Réglementation sur les défibrillateurs AED au Pays Basque

DÉCRET 9/2015 Euskadi sur la cardioprotection

Législation sur les défibrillateurs externes au Pays Basque

Règlement sur les défibrillateurs en Euskadi

 

DÉCRET 9/2015, du 27 janvier, qui réglemente l'installation et l'utilisation des défibrillateurs externes automatiques et semi-automatiques et établit l'obligation de leur installation dans certains espaces à usage public en dehors du domaine de la santé.

La responsabilité qui correspond aux pouvoirs publics d'organiser et de protéger la santé publique par des mesures préventives et les prestations et services nécessaires est établie dans le cadre de la compétence de la Communauté autonome du Pays basque à l'article 18.1 du Statut d'autonomie ; article qui comprend la santé interne comme l'un des pouvoirs de développement législatif et d'exécution de la législation fondamentale de l'État en matière de santé interne.

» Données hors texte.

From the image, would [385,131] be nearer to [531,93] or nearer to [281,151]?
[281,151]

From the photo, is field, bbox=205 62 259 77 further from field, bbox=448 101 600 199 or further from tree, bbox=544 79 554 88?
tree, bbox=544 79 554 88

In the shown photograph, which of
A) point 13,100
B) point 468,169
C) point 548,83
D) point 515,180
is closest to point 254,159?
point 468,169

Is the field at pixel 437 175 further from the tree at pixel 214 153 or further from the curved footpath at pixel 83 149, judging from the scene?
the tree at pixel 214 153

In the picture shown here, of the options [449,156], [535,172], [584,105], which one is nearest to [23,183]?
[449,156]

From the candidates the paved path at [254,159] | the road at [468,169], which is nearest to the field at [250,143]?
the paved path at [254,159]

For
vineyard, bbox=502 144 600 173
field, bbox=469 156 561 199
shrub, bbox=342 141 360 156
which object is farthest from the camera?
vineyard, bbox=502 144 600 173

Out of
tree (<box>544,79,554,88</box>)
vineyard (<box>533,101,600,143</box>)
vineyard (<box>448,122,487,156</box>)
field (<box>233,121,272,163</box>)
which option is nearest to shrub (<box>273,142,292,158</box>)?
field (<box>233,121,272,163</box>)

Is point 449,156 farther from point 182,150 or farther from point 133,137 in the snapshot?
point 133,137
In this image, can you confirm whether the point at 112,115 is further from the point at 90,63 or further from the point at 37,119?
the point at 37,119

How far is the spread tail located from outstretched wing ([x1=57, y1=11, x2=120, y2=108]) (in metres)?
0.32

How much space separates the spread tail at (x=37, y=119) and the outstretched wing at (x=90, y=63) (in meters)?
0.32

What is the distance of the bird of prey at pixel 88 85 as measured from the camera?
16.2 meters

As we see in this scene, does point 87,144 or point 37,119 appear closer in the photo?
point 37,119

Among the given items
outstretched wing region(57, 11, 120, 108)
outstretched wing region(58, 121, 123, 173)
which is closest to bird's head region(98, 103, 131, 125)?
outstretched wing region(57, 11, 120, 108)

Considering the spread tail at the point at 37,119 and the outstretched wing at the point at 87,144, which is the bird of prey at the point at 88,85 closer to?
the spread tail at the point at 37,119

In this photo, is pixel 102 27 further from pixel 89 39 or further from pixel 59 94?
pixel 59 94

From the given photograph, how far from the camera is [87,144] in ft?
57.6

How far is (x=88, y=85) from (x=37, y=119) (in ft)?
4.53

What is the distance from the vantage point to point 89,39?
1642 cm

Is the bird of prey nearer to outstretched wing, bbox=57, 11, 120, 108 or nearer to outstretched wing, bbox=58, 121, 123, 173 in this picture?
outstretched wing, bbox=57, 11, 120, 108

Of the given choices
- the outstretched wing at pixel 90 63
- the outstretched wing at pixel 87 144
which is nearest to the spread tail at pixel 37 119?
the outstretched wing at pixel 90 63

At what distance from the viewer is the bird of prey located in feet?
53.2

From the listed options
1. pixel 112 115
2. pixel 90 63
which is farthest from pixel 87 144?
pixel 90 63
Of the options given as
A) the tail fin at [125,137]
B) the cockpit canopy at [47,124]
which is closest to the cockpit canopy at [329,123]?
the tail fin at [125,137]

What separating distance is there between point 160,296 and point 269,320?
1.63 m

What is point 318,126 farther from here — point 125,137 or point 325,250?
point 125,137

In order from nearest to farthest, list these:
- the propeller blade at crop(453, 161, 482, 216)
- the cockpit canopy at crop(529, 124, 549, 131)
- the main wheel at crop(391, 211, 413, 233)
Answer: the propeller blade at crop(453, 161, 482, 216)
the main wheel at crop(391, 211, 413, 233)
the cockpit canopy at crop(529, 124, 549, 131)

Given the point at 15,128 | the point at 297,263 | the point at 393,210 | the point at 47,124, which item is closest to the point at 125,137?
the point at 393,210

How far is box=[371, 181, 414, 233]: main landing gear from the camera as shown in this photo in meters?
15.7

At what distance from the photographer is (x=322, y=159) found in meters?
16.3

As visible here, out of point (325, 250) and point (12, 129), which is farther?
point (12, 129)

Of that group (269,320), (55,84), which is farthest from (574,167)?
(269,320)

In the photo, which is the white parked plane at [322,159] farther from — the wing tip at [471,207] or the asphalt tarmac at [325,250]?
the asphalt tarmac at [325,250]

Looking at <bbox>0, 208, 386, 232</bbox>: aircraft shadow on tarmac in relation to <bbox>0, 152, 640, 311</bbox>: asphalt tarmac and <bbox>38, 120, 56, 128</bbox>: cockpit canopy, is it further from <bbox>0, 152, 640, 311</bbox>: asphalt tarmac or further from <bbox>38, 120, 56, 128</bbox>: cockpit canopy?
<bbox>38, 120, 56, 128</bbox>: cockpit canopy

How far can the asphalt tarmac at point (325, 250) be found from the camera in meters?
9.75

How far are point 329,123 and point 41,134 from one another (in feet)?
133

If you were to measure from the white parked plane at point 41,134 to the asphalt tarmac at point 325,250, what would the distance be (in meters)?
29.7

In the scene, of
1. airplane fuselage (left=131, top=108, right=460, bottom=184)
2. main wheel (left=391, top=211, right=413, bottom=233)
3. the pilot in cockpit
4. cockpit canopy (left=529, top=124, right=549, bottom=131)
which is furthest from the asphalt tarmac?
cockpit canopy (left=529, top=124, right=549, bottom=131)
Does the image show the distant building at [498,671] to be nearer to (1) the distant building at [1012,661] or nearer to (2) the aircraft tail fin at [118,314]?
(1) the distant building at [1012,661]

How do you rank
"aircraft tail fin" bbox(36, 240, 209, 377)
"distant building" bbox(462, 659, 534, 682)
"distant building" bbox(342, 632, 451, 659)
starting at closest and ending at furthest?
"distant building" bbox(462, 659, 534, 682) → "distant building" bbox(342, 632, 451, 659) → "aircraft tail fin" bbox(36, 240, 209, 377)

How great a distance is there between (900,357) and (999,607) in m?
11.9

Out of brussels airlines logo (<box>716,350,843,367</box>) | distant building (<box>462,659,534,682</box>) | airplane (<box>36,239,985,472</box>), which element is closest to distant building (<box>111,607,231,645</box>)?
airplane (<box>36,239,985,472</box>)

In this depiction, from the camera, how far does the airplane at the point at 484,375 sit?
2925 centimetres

De même, la compétence de l'État pour établir les bases et la coordination générale de la santé en vertu de l'article 149.1.16.a de la Constitution doit être prise en compte.

Dans ce cadre juridictionnel, la loi 8/1997, du 26 juin, sur l'organisation sanitaire du Pays basque, prévoit dans son article 14.1 des actions de développement en matière de protection, de promotion de la santé et de prévention des maladies ; en général, dans les différents domaines indiqués par la législation de base, et, en particulier, en ce qui concerne cette norme, l'exercice des pouvoirs d'intervention publique reconnus par l'ordre juridique en matière de santé individuelle et collective. Ainsi, l'article 6.4 de la loi 14/1986 du 25 avril sur la santé générale établit comme l'un des principes que les administrations de santé publique doivent agir pour garantir les soins de santé dans tous les cas de perte de santé.

La bonne prise en charge d'un arrêt cardiorespiratoire consiste en l'application précoce d'une série d'actions appelée chaîne de survie, constituée de quatre maillons interdépendants : reconnaissance de la situation et alerte immédiate d'un éventuel arrêt, initiation précoce d'une réanimation cardiorespiratoire (RCP) de base par témoins, défibrillation précoce et, enfin, réanimation avancée en quelques minutes.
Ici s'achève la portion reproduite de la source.